I don‘t know why they framed the debate the way they did, or rather that they didn‘t. They should have framed it in a moral sense like that. And they should have framed it for people who are more selfish thinking, that this is a—that you are going to go broke. Democrats need to use fear the way the Republicans use fear. And it‘s true. I mean, health care costs keep going up.
They should have scared the American people into thinking, look, I know you think you like the plan you have now, but it‘s going to slowly drown you in debt. He started out all wrong by saying, if you have—if you like the plan you have, you can keep it. And everybody went, well, then what‘s the problem? Why are we spending all this money?
O‘DONNELL: And Bill, I think one of the problems of framing it morally for them was at the outset, they gave up the concept of universal coverage. Their bill, as they‘ve designed it now, in its most optimistic form, would leave another 15 million, 20 million people without any insurance at all. And so all those same sob stories will exist after this bill takes full effect.
So it seems like they couldn‘t really embrace the morality argument because, in their moral choice, they were leaving out about half the people.
MAHER: Yeah. They should have started with single payer. I mean, even if they weren‘t going to get it, it is what most other Western democracies have. It‘s the one program that makes sense. But, OK, we live in a country that doesn‘t make sense.

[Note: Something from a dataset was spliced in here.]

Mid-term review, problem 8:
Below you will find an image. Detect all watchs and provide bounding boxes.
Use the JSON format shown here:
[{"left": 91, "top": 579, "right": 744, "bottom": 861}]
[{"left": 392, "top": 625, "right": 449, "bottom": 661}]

But at least start with that.
During the campaign, Obama said, if we were starting from scratch, single payer would make sense. Well, then, let‘s start from scratch. That is kind of where we are in this country right now. And if they had started from that, then the fall-back compromise position would have at least been the public option.
But they didn‘t even start with the public option. He didn‘t even defend that. So what you have here is probably more of a Republican plan than the one that was on the table in ‘93 that the Republicans were defending.
O‘DONNELL: Bill Maher, right again.
O‘DONNELL: That was my interview with legislative policy analyst Bill Maher of “Realtime” on HBO.